L’Académie des beaux-arts lance une souscription publique exceptionnelle en vue d’acquérir Bestiaire, tapisserie réalisée en 1930 par Jean Lurçat, afin de permettre à cette œuvre majeure de retrouver son emplacement d’origine au sein de la Maison-atelier Lurçat, propriété de l’Académie située à Paris.

Pour participer à la souscription : https://www.maisonatelierlurcat.fr/appel-a-souscription/

La tapisserie sera exceptionnellement présentée chez Christie’s les 6 et 7 mai prochains.

Conçue spécifiquement pour ce lieu, Bestiaire (300×645 cm) s’inscrivait pleinement dans la vision de l’artiste, profondément attaché à la dimension murale et architecturale de la tapisserie. Réalisée entre 1929 et 1930 pour orner le mur ouest du séjour du deuxième étage de la maison-atelier édifiée par son frère André Lurçat, elle dialoguait avec un mobilier conçu par Pierre Chareau, notamment un canapé-corbeille recouvert d’une tapisserie au petit point aujourd’hui disparue.
Longtemps considérée comme perdue, la tapisserie a été récemment redécouverte par la maison Christie’s. Elle appartenait à Ayala Ben Tovim et ornait jusqu’en 1982 le mur principal de sa résidence à Tel-Aviv. Cette redécouverte intervient alors que la maison de l’artiste a ouvert ses portes au public en juillet 2025, à l’occasion du centenaire de sa construction.
Réalisée dans l’atelier de Marthe Hennebert sa première épouse, elle est importante pour la compréhension de l’œuvre de Lurçat.

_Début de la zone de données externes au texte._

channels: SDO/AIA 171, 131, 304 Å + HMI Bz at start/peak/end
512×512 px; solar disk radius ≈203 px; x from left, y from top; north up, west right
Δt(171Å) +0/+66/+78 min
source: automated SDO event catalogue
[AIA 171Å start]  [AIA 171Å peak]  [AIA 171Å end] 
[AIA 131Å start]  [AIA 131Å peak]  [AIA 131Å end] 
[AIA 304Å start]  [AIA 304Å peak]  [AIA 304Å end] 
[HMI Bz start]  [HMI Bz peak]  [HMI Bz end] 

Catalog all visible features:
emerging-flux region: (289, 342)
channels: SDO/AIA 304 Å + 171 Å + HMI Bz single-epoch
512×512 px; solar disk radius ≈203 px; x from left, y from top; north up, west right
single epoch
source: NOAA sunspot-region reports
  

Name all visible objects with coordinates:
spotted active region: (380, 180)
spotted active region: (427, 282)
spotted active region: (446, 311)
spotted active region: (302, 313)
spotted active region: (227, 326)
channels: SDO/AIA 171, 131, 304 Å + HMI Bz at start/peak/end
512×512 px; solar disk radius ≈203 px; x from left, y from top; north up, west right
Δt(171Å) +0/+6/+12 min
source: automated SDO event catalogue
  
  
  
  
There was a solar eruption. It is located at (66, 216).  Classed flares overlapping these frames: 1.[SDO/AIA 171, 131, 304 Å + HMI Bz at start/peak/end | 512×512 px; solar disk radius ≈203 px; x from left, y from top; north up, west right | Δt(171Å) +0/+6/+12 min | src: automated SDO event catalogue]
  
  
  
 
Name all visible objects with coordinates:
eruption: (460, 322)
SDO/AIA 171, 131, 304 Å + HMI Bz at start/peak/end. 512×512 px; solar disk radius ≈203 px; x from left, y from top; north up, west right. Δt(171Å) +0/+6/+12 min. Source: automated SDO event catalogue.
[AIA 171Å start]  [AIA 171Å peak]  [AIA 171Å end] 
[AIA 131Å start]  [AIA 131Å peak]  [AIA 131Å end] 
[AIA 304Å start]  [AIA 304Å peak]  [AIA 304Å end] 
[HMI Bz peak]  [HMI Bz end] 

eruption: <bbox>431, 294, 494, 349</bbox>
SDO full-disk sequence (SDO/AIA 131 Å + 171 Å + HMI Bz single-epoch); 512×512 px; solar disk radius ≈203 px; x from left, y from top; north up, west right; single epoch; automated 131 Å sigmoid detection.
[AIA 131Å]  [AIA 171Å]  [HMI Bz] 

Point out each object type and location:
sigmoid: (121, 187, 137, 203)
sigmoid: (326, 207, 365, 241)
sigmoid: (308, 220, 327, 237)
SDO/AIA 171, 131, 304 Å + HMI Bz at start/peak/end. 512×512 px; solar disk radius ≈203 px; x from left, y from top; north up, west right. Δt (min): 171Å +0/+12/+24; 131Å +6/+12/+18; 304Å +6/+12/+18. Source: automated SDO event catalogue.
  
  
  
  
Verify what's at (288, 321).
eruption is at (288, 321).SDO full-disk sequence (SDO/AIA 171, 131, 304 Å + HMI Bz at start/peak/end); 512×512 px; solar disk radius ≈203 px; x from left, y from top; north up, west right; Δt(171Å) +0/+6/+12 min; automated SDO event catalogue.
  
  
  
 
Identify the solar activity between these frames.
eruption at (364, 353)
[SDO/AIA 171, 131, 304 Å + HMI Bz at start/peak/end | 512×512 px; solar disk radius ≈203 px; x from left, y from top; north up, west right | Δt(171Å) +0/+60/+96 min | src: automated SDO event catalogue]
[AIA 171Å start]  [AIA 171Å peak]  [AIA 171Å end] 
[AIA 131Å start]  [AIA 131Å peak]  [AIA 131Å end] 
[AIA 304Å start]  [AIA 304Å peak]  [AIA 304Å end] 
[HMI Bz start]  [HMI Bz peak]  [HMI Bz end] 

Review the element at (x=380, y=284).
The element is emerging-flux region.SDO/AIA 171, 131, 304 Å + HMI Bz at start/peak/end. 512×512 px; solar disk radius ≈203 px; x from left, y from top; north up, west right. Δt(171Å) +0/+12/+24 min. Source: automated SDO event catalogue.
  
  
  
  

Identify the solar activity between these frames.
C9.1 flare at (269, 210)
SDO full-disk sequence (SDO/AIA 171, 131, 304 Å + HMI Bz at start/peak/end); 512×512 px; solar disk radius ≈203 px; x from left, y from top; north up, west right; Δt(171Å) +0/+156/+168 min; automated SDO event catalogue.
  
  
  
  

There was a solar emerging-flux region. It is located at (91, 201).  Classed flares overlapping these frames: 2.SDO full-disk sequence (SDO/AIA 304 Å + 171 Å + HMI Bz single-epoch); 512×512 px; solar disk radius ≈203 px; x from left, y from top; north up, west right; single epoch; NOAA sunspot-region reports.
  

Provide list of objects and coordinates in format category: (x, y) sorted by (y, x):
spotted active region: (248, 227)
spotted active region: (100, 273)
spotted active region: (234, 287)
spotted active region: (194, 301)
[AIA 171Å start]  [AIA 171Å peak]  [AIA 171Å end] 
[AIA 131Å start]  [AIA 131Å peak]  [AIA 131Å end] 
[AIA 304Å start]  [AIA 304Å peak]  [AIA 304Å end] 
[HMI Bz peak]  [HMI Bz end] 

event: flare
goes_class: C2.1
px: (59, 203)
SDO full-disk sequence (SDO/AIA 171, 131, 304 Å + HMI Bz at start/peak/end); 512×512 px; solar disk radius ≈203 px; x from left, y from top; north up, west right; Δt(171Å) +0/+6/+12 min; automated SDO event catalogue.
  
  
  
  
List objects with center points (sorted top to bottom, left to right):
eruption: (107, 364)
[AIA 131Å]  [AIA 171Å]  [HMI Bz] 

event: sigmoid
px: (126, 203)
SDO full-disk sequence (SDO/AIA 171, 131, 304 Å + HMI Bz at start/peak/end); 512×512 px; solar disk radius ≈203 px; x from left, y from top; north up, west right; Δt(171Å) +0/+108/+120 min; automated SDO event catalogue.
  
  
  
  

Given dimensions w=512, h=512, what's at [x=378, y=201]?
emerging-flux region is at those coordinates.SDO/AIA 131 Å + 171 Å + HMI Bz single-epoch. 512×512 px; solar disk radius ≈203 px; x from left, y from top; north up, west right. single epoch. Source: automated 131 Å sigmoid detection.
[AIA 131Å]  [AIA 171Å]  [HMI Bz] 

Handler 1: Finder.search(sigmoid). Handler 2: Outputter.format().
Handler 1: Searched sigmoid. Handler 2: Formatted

Elle traduit les tensions et les inquiétudes d’une époque marquée par les prémices de bouleversements majeurs. Cette composition monumentale fait écho à l’univers du livre d’artiste de Jean Lurçat Limbes, réalisé la même année à partir des quatrains de Charles-Albert Cingria. Fait remarquable, la maison conserve également dans ses collections le projet original de l’œuvre, sous la forme d’une grande gouache sur carton.